The film’s first mistake is rooted in its cinematography. While there are some of the aerial shots of Latin America that are no doubt spellbinding, the use of colored filters is excessive. The aerial shots seem to come straight out of a travel Instagram account, giving every scene a light-hearted, romanticized feel.
This upbeat energy unfortunately affected the characterization of the film’s drug lords as well. Given the extent of the horror and crimes committed by the Medellín Cartel, its leaders, Escobar, Jorge Ochoa and Carlos Lehder, should not be portrayed as a group of teenage misfits who happen to own the most profitable drug organization of all time. Instead, depicting Escobar, Ochoa and Lehder as more serious and ruthless, just as they were in real life, would have made Seal’s interactions with them more authentic.

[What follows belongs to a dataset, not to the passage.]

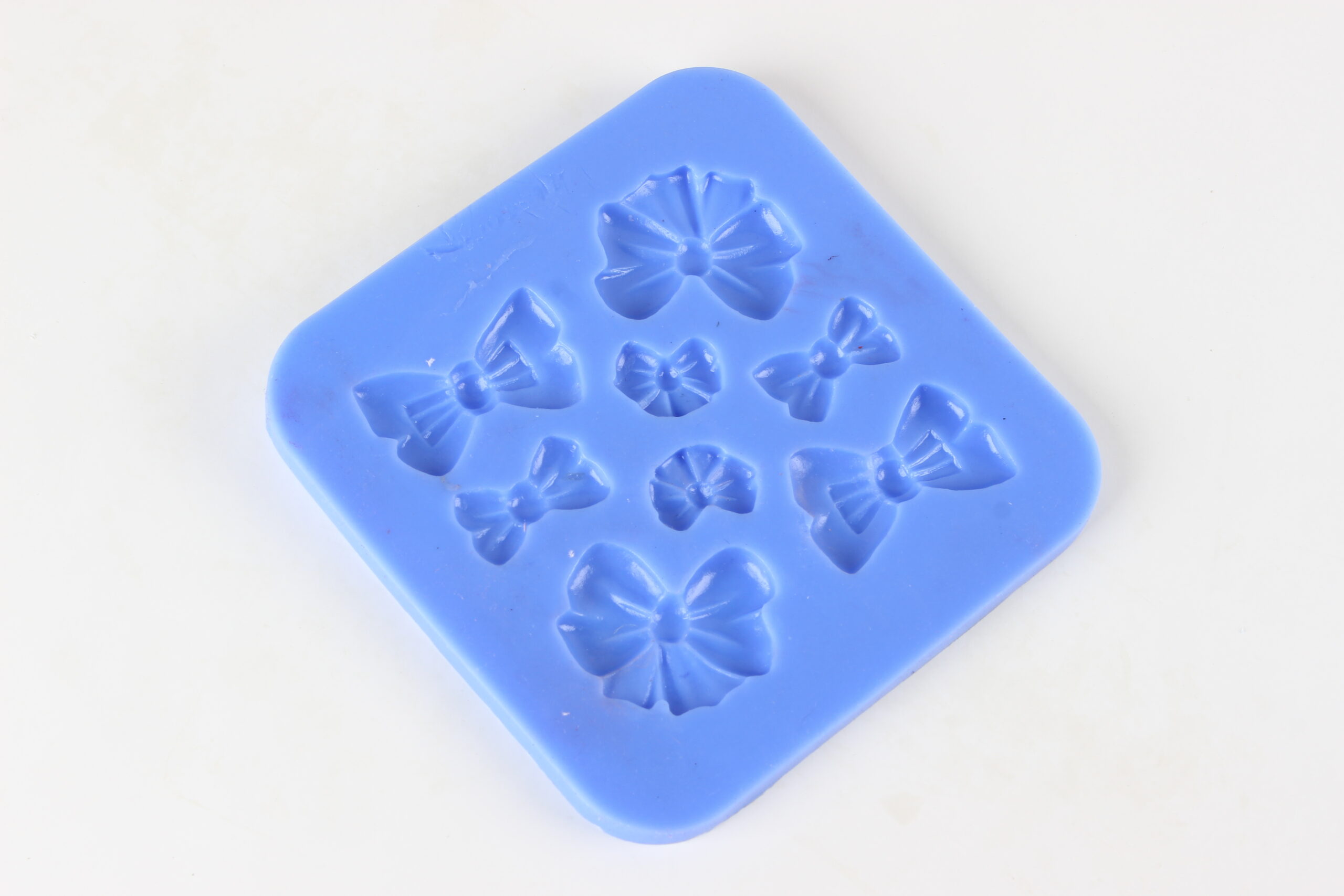 2200-44-scaled بودکور مالد سيليکوني ست پاپيون هشت تايي 220044 - تصویر 1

Another error on the part of Liman and the film’s screenwriter, Gary Spinelli, was the failure to explore the psychological aspect of Seal’s story. Had the film attempted to uncover why Seal transitioned to this life of crime, it would have made for a compelling narrative. But instead, the audience is presented with a multitude of close-ups of Cruise smirking behind aviator sunglasses; his concerning criminal behavior is minimized, and there is undue focus on the entertainment value behind his actions. Ultimately, the audience only receives small glimpses into Seal’s mind as he attempts to balance pressures between the Medellín Cartel and the CIA.
Although “American Made” may have an appeal similar to that of “Narcos,” it fails to make contextual references and consider the characters’ psychologies, which were among the factors contributing to the show’s success in the first place.

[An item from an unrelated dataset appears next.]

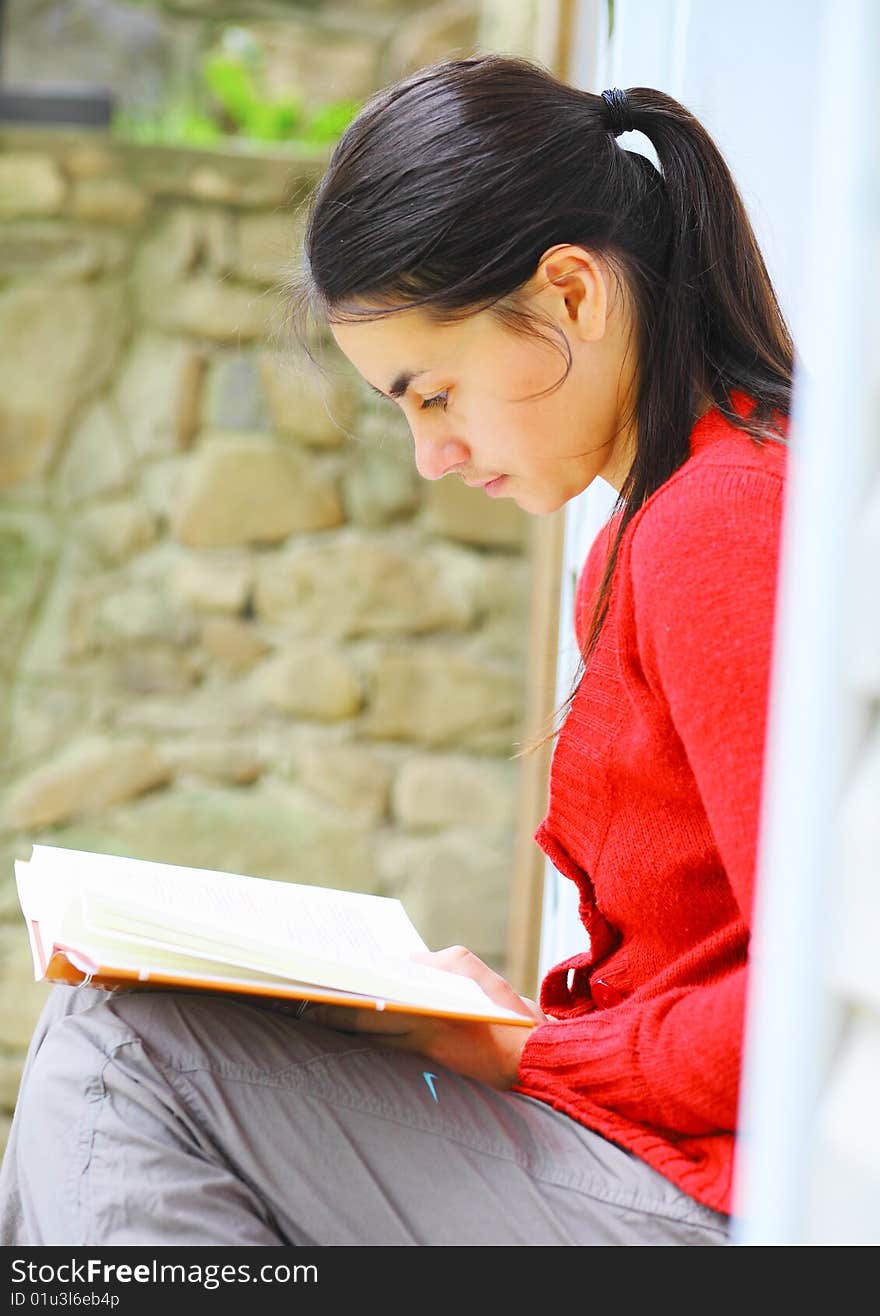 Young woman reading a book outdoors. Young woman reading a book outdoors.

Nevertheless, the fast-paced storyline and the performances of Cruise and Domhnall Gleeson, who plays the shady CIA agent Monty Schafer, make up for the film’s missteps.
From start to finish, the audience is presented with a storyline that is highly entertaining, filled with scenes of espionage, drug smuggling, money laundering and political corruption. Seal’s life was truly astonishing and Liman does a fair job telling his story, but Cruise truly makes it entertaining.

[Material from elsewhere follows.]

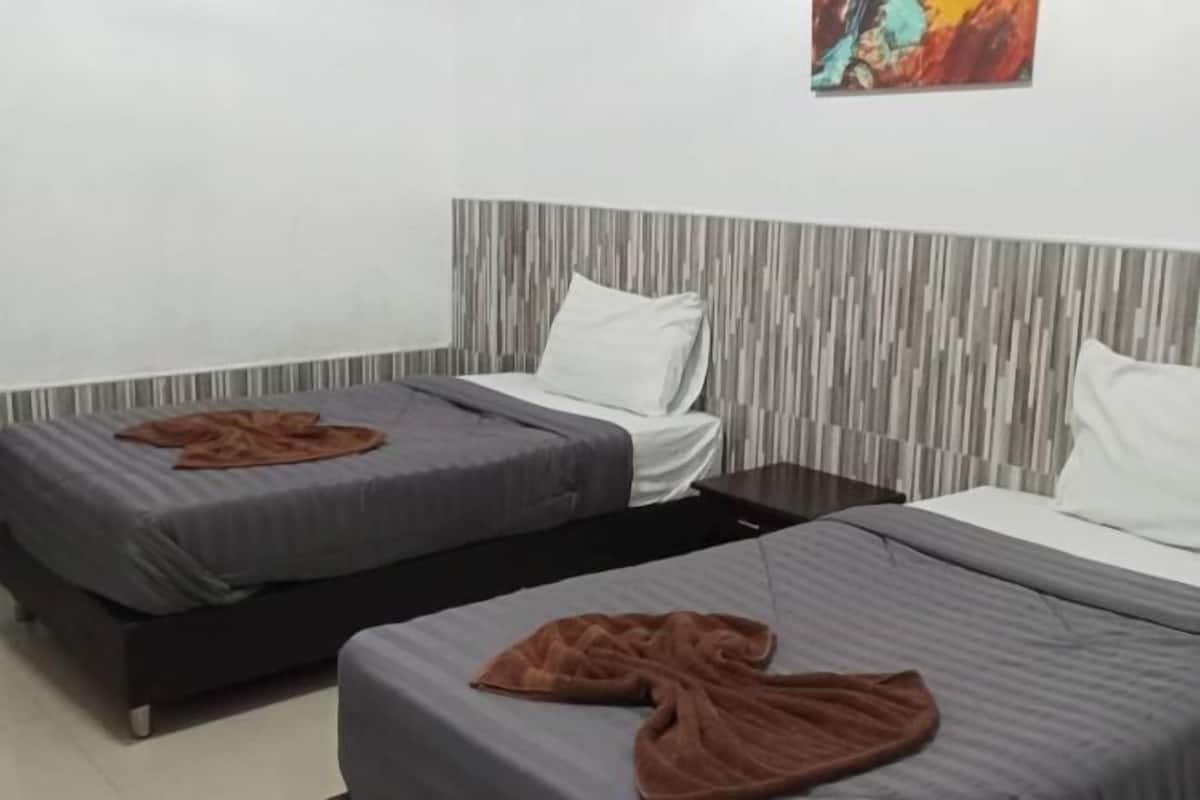Desk, blackout drapes, WiFi (free), bed sheets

Cruise perfectly represents the charming and sociable Seal; he effortlessly displays confidence and bravado when Seal is ahead of the game, yet shows convincing protective instincts when the character is in danger. Luckily, Gleeson is just as entertaining as Cruise in his performance of Schafer. In one instance, Seal asks Schafer, “Is all this legal?” to which Schafer boldly replies, “If you’re doing it for the good guys.” Gleeson’s comedic timing allows the film to balance its action-packed sequences with more humorous moments. Furthermore, Cruise and Gleeson had remarkable chemistry every time they were paired on screen.
Coupled with an action-packed storyline, “American Made” had all the potential to be a successful film. Unfortunately, the overly lighthearted depictions of the world of drug trafficking and of drug lords in particular weakened it. Overall, “American Made” is worth a trip to the theaters if you are in the mood for fun, high-speed thrills. But if you are looking for a thoughtful, well-written story about drug trafficking in Colombia, “American Made” may simply not be worth the time.